We expect the government funding will be over on the unrestricted side, LEO. As for risks, we need to finalize funding with our government partners, but I'm confident that will happen. We're excited to get started and ramp up our workforce to execute this plan.

Speaker 6

Congratulations and all the best.

Operator

Thank you. The next question is from Raghav Garg from DoubleLine. Please go ahead.

Speaker 7

Can you talk about the life of these satellites given they're slightly smaller? Does that impact your sort of duration of the consideration?

No, the specifications indicate that the satellites are expected to meet their performance specifications for effectively 11 years, just like before.

Speaker 7

Thank you. Can you throw out an EBITDA number based on your assumptions?

It's not unreasonable to think in terms of high-level building blocks; we're looking at an Investor Day scheduled before the end of the year for more detailed information.

Operator

The next question is from Mr. Rattenburg from Credit Suisse. Please go ahead.

Speaker 8

Hi, thank you for taking my question and congratulations on the announcement with MDA. I have a question about the funding. The MDA announced seems like it's a CAD2.1 billion contract, but it’s unclear to me how it reconciles with the 156 satellites. Can you clarify this?
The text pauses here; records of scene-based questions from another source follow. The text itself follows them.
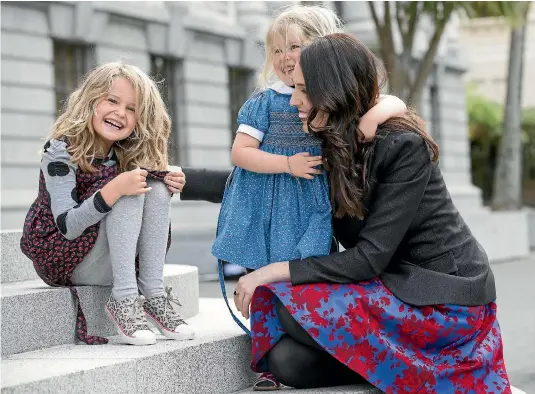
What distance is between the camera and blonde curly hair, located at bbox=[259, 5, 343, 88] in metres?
3.92

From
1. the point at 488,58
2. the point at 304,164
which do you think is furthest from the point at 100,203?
the point at 488,58

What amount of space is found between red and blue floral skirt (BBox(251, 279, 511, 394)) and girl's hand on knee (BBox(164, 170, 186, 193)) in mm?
694

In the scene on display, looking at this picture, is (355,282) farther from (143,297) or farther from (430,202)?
(143,297)

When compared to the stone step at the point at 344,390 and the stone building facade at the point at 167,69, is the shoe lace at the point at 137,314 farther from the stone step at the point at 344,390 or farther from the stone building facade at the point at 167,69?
the stone building facade at the point at 167,69

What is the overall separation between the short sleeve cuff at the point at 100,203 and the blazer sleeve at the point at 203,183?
58cm

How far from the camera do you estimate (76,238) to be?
3.61 m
There are several components—the satellites, launch vehicles, global ground infrastructure, and factory upgrades. The total program cost reflects all those elements, including contingencies.

Speaker 8

Understood. Any updates on your relationship with the Government of Canada?

The relationship is strong. We've been in advanced discussions, and we expect everything to be clarified and finalized soon, ensuring all terms are favorable.

Speaker 8

Appreciate that. Lastly, are you considering structural changes before your debt maturities back in 2026?

The schedule remains consistent with prior plans. We're aware of the maturities, but we have time to address those issues as they arise.

Speaker 8

Thank you.

Operator

The next question is from Marcello Chermisqui from Ares. Please go ahead.

Speaker 9

Congrats on being fully funded now. Can you discuss your thoughts on debt buybacks?

All cash uses are focused on strengthening the business and shareholder value. We're open-minded about future uses, whether it’s debt repurchases or other opportunities.

Speaker 9

And can you clarify the timing and structure of the 42 satellites not included in the first phase?

We've built in capacities to scale based on demand. The timing will align with Lightspeed's operational cash flows to fund those satellites once the network is operational.

Speaker 9

Thank you for your insights.

Operator

The next question is from Bill Wise from Invesco. Please go ahead.

Speaker 8

Thank you. Any updates on the impacts of the DISH-EchoStar merger on your business?

We don’t expect any impact on our work with DISH and EchoStar. We believe our relationship remains strong and unaffected.

Speaker 8

Thank you.

Thank you all for your time today. We look forward to speaking with you again when we issue our Q3 numbers, and we appreciate everyone's support.

Thank you very much.

Operator

The conference has now ended. Please disconnect your lines at this time, and we thank you for your participation.